Mi ha detto che la vita non è altro che un disastro con qualche attimo di tregua.
Il Parkinson, con la sua precisione sadica, ti porta a sbattere contro il muro più duro: l’impotenza.
Che fai quando le mani tremano e non riesci più nemmeno a tenere il bicchiere? Bevi, fino a che puoi. Poi smetti.
Guardi il corpo che si consuma, quella maledetta macchina che tradisce, e realizzi che non c’è redenzione, non c’è poesia.
Solo resistenza, fino a quando ne hai. E poi?
Poi crolli, lasci perdere la farsa, accetti il caos.
Il corpo, sempre lui, la prigione e il tempio, la sorgente del piacere e del tormento.
Il Parkinson è un tradimento, ma anche un maestro brutale: ti ricorda che sei schiavo della carne.
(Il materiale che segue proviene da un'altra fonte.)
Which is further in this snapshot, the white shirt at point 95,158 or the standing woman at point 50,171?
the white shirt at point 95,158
È un teatro crudele, dove l’attore principale è sempre in declino, e tu non puoi far altro che guardare.
Ma c’è una perversa lucidità in tutto questo. La fragilità, l’orrore, mettono a nudo ciò che la vita è sempre stata: una lotta tra il desiderio di controllo e l’ineluttabile necessità di lasciarlo andare.
Forse l’unico atto di libertà, di ribellione, è quello di assistere al dramma senza voltarsi.
Ci sono giorni in cui il silenzio del corpo è più forte delle parole. Non resta nulla, se non la lentezza che scava, che logora.
Il Parkinson è un inverno senza fine, il tempo si sgretola, il mondo diventa più piccolo, più ristretto.
Nel restringersi, forse, si concentra. Si vede meglio ciò che resta: un gesto, uno sguardo, un respiro che ancora c’è.
E dentro quel nulla, in quel vuoto, si nasconde una sorta di verità: vivere è anche sopravvivere, e la bellezza non sta nella forza, ma nel semplice atto di continuare a essere.
C’è una poesia anche nella decadenza, ma è una poesia difficile da accettare.
Il Parkinson scrive versi storti sul corpo e sull’anima, versi che non seguono alcuna metrica se non quella della perdita.
Sì, la sofferenza è un maestro implacabile, e il Parkinson ne è una delle voci.
Ma il dolore non è il nemico, è la resistenza al dolore che ci distrugge.
Il Parkinson, come la vita stessa, non offre risposte, solo domande. È un terreno dove il corpo si sgretola e la coscienza si misura con i suoi limiti.
Ma in questa dissoluzione non c'è pace, forse non c'è accettazione, forse si può trovare la consapevolezza di essere parte di un flusso, un movimento che non si ferma mai, nemmeno quando sembra tutto fermo.
E in quel movimento, in quel paradosso, si nasconde, forse, il senso della vita: non capirla, ma viverla, con tutto ciò che porta.